__Collected data__
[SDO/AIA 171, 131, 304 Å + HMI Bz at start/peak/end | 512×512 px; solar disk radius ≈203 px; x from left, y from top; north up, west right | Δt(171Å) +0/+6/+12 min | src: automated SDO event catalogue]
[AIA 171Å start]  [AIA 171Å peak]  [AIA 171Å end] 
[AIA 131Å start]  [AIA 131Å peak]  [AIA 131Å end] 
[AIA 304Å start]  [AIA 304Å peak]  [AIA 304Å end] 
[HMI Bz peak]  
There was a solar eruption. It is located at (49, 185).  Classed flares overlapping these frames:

__Directions for this task__
Output all of the entries, exactly as they are written.

__Solution to the problem__
[SDO/AIA 171, 131, 304 Å + HMI Bz at start/peak/end | 512×512 px; solar disk radius ≈203 px; x from left, y from top; north up, west right | Δt(171Å) +0/+6/+12 min | src: automated SDO event catalogue]
[AIA 171Å start]  [AIA 171Å peak]  [AIA 171Å end] 
[AIA 131Å start]  [AIA 131Å peak]  [AIA 131Å end] 
[AIA 304Å start]  [AIA 304Å peak]  [AIA 304Å end] 
[HMI Bz peak]  
There was a solar eruption. It is located at (49, 185).  Classed flares overlapping these frames:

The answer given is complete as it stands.